本能で関わってはいけないと思い腕を振りほどこうと手を動かすが全然離してくれない。

「てっきり男好きの痴女だと思ってたのに俺を見て素っ気なくするのって作戦?いいねぇ。物語が湧いてきた!」

 笑顔で掴んでいる手に力を込めてくる男が本気でやばい人だと思い、反対の手で思いっきりチョップをかましてやろうと思ったら変態男の手をいつの間に居たのかジークバルトが離してくれた。彼はその人よりも背が高く、背後に隠れた変態男の姿が見えなくなりほっとした。

「ジークバルトさん?」

 彼は無言のままこちらを向くと手のひらを体の中心で立て、ごめんねとジェスチャーしてくれる。

「助かりました。ありがとうございます」

 ジークバルトに笑顔を向けるとひょこっと変態男が顔を出して態とらしく唇を尖らし文句を言った。

「邪魔するなよジークバルト。もう少し話させろよなー」

 ぶーぶーと文句を言っている変態男をどうどうとおさえているジークバルト。この状況誰かどうにかしてください。
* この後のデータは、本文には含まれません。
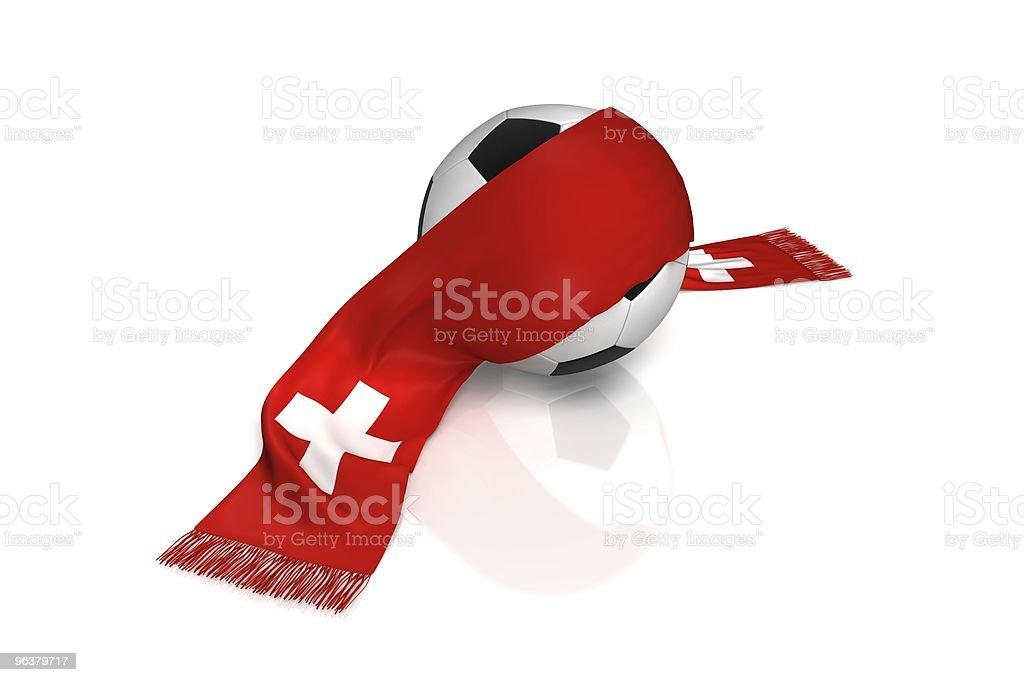Fussball Schweiz royalty-free stock photo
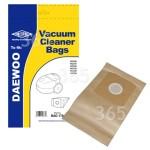 Empfohlenes alternatives Ersatzteil VCB300 Staubsaugerbeutel (5er Packung) - BAG170
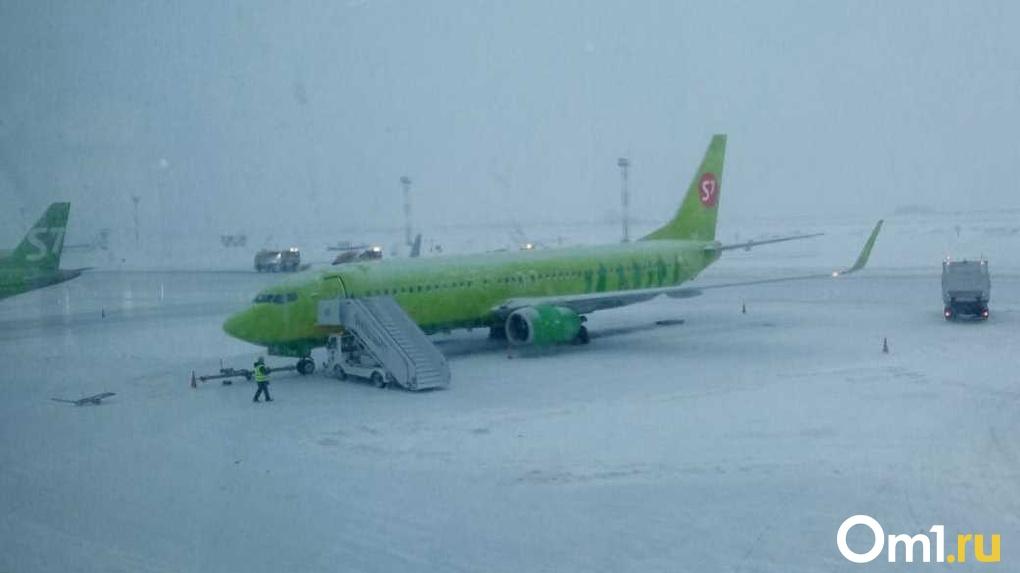 Новосибирский аэропорт Толмачёво перешёл на зимнее расписание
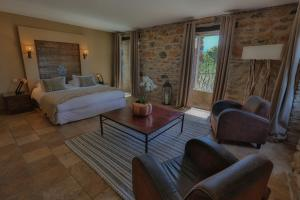 Hotel La Dimora (29 of 66)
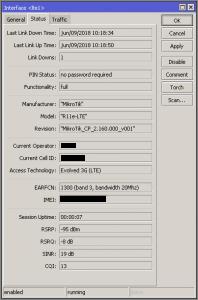 Die Firmware-Version des LTE-Modems lässt sich bequem via WinBox abfragen
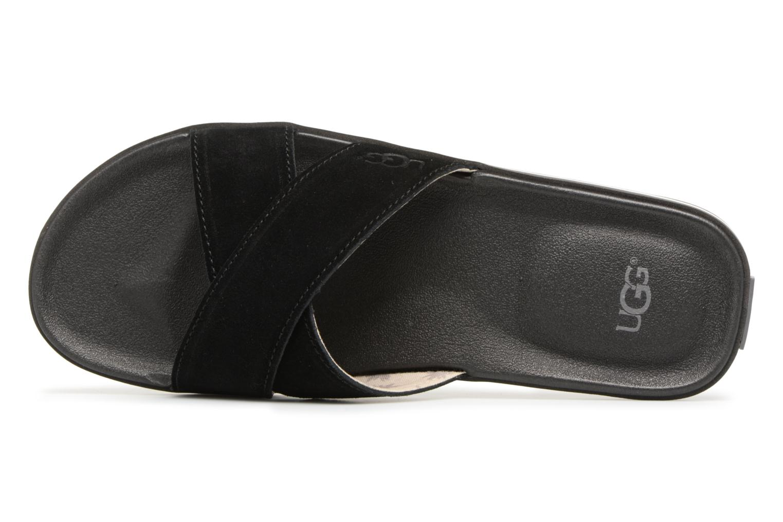 Sandales et nu-pieds UGG Beach Slide Noir vue gauche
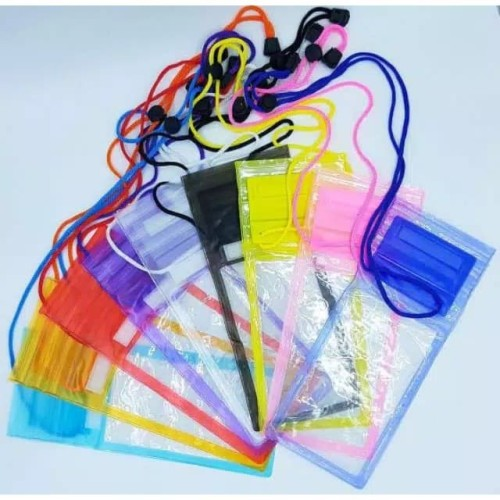 Foto Produk Waterproof Case - Sarung Hp Anti Air Ukuran Large dari PINZY Official Store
「ジュフェリー団長!?どうしてここにいるんですか!」

 ウォルトの声が食堂に響き渡った。
 団長?ロイドさん以外にも団長がいるんだ。え、この変態さんが団長?

 混乱しているとウォルトが近づいてきて大丈夫かと気にかけてくれる。大丈夫だよと伝えると彼は安堵のため息を吐いた後コハルを背後に隠し少し険しい表情で変態を睨みつけた。
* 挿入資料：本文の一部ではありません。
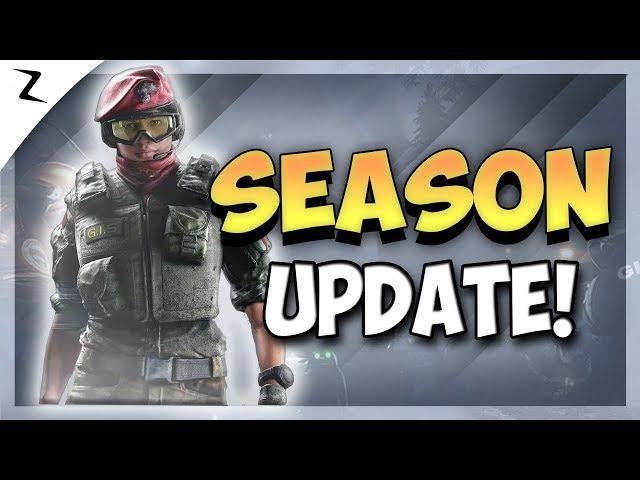 Italian Season Update! - Rainbow Six Siege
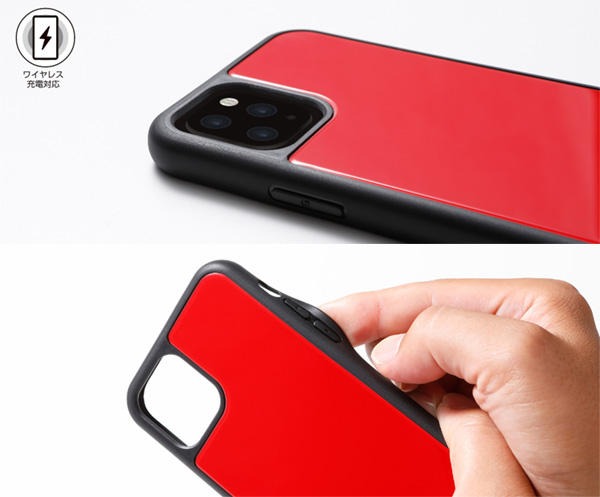 Hybrid Case Etanze for iPhone 11 Pro Max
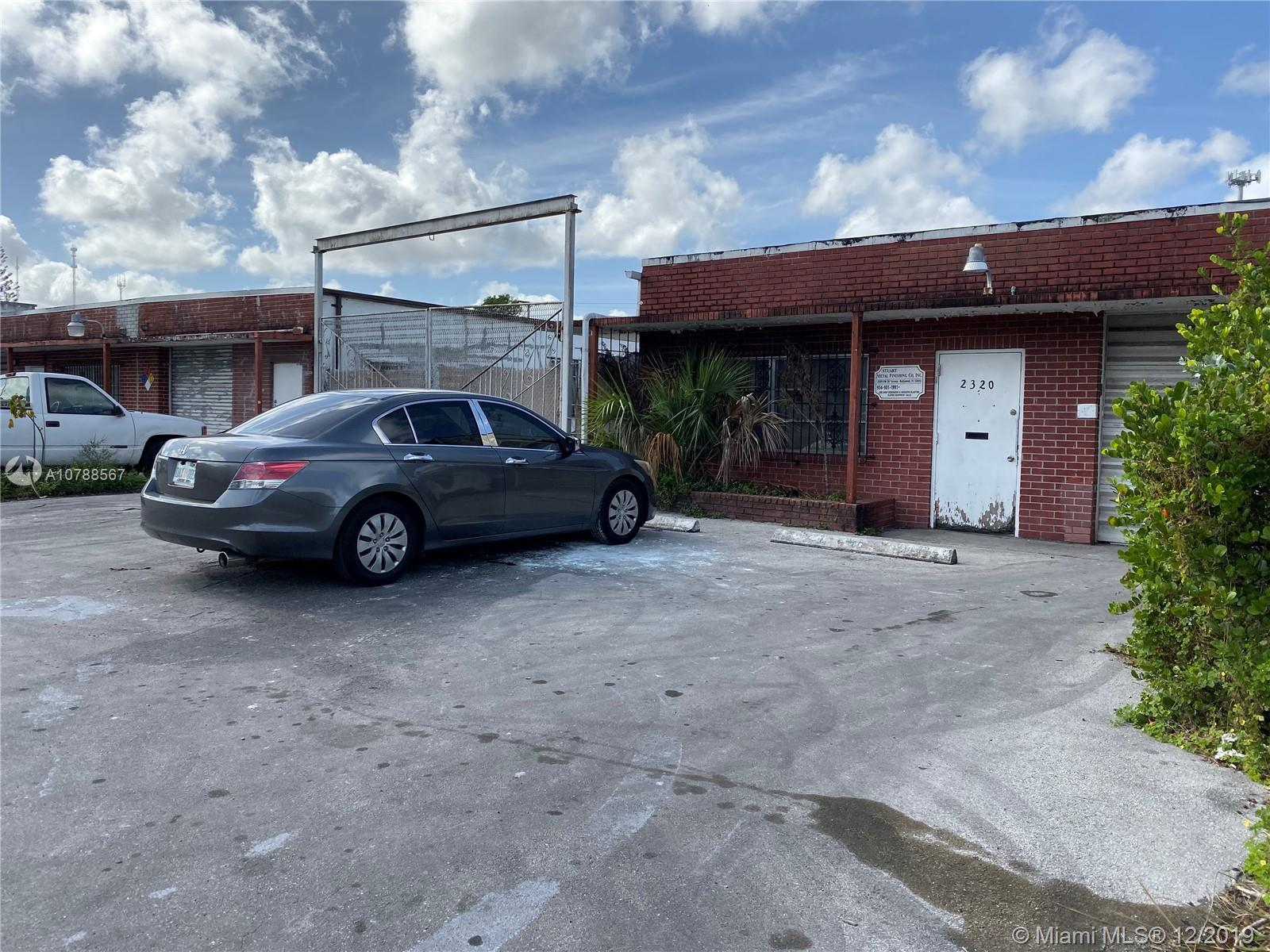 2320 SW 56th Ter  For Sale A10788567, FL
「第二騎士団団長のジュフェリー様と副団長のジークバルト様がなぜここにいるのですか?」

「いやー、一目見たくてね。そしたら格好がもう痴女だし、なのに俺の事見ても興味なさそうだし、すごくいい執筆のモデルになりそうなんだよ!」

 変態は第二騎士団の団長さんでジュフェリーと言うらしい。彼は興奮しながら意味の分からない事を言っている。

 痴女ってなによ!痴女って!

 コハルはぷりぷり怒りながらも仕事中の為早く作業しなくてはと変態をほおっておいて食堂に行こうと足を進めたその時、お尻に違和感を感じた。驚いて後ろを振り向くと先程の変態が両手でコハルの尻を揉んでいるのだ。しかもその手はどんどん中心へ近づき最終的には一番大事なところを撫でられてしまった。

 !?!?!?!?!?

 声にならない悲鳴とはこの事である。あまりにも突然の事で固まってしまったコハルをジュフェリーは首を傾げて不思議そうに見ている。

「あれ?何も感じない?それにしても小さい尻だな。もう少し大きい方が俺好みなんだけど」

 もみもみもみ なでなでなで さわさわさわ

 周りも状況がつかめない中、触り続けるジュフェリーに対しやっと自分がなにをされているのか理解したコハルは後のことを考えずに彼の股間を思い切り蹴りあげた。

 「ってーー!!!!!」

 ジュフェリーは自身の股間を手で押えながら床に転がりのたうち回っている。そのあまりの痛さを想像した他の騎士達も自身の股間をおさえた。

ジークバルトは無表情で拍手をしていて、ユリウスは大笑いをしていて、ウォルトは顔面蒼白である。

コハルも自分の行動にやってしまったと焦り慌てて床に転がっているジュフェリーに謝罪をした。

「ご、ごめんなさい!やりすぎました」

 ジュフェリーはあまりの痛さに悶絶していて返事をする事が出来ない。ウォルトは焦っているコハルの肩に手を置いて慰めようとしているが、彼の方が泣きそうな顔をしている。

「コハル大丈夫ですか!?気持ち悪かったですよね。守ることが出来ず申し訳ございませんっ」
「ウォルト君泣かないで?私も突然の事で理解する事が遅くなっちゃって」

 でも正直のたうち回っている変態を見てすっきりしている事は内緒だ。

「何事だ?」

 とんだ修羅場にロイドとルイスが現れてその場はおさまった。